In Ireland, clerical preoccupation with sex and contraception veered from the ludicrous to the horrible. On behalf of the hierarchy, Archbishop McQuaid once informed the government that tampons should be banned because they might stimulate young girls to sexual activity and thus lead to contraception.
Later, in collusion with the Master of the National Maternity Hospital, Dr. Alex Spain, McQuaid, to help combat contraception, oversaw the spread of the symphysiotomy operation to hospitals throughout the country.
This mutilating form of dark ages midwifery, which involved sawing through the pelvis so that it remained permanently open, left women in lifelong pain and remained in use until the 1970s.
Many of the Irish bishops now in the eye of the storm would have received their clerical formation at a time when the shadow of McQuaid and Spain still lay across medical ethics in Ireland. Meanwhile in Rome, in the same era, Vatican thinking was heavily influenced by a document produced by the powerful Cardinal Otaviani, which stated that to make public any reference to clerical sex abuse was a grave sin meriting expulsion from the church.

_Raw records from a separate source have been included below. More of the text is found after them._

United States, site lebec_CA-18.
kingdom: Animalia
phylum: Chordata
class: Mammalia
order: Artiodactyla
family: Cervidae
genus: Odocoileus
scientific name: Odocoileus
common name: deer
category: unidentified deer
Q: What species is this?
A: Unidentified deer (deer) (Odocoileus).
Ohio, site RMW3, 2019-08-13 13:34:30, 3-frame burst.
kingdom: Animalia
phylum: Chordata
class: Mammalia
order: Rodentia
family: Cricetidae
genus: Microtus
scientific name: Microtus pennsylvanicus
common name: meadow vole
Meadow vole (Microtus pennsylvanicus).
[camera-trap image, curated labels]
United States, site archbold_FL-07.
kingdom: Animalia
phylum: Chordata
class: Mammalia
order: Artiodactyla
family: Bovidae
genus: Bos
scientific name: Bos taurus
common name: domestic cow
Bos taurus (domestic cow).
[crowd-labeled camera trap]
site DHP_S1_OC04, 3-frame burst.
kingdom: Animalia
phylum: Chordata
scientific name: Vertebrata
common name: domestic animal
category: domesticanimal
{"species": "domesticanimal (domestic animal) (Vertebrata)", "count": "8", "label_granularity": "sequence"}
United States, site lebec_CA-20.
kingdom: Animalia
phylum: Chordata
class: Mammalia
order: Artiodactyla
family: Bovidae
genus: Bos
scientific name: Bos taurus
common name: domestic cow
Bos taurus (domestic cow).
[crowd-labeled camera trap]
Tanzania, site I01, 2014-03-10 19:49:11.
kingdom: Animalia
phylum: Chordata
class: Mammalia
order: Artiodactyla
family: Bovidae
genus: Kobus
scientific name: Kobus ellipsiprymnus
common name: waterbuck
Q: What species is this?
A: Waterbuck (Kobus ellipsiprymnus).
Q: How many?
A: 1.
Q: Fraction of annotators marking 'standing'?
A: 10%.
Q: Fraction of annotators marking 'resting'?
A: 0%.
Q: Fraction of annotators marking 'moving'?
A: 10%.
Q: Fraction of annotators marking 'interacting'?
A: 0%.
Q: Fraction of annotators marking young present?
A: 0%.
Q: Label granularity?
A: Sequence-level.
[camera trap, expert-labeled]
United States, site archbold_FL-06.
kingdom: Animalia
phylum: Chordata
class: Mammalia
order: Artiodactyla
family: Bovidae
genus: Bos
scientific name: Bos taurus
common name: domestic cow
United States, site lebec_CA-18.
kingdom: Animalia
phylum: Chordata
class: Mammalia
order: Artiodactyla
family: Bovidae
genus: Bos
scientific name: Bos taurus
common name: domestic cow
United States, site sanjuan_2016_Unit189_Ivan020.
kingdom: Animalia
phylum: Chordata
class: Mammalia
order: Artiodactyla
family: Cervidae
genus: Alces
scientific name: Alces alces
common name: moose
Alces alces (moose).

In the circumstances, now that worldwide public opinion has forced Rome to change its line, it is not surprising that some bishops are currently receiving a belt of the crozier, unfair though this may well be in some cases.
The truth is that the Church’s de facto policy on abuse has until recently been a combination of denial, obfuscation, delay and a grudging admission of as little liability as possible - vide the compensation deal which it first foisted on the Irish tax-payer through its negotiations with Dr. Michael Woods. That package included payments for specialist, church-provided counseling services for abuse victims. So having been responsible for buggering young people, the Church then proceeded to charge for rehabilitating them.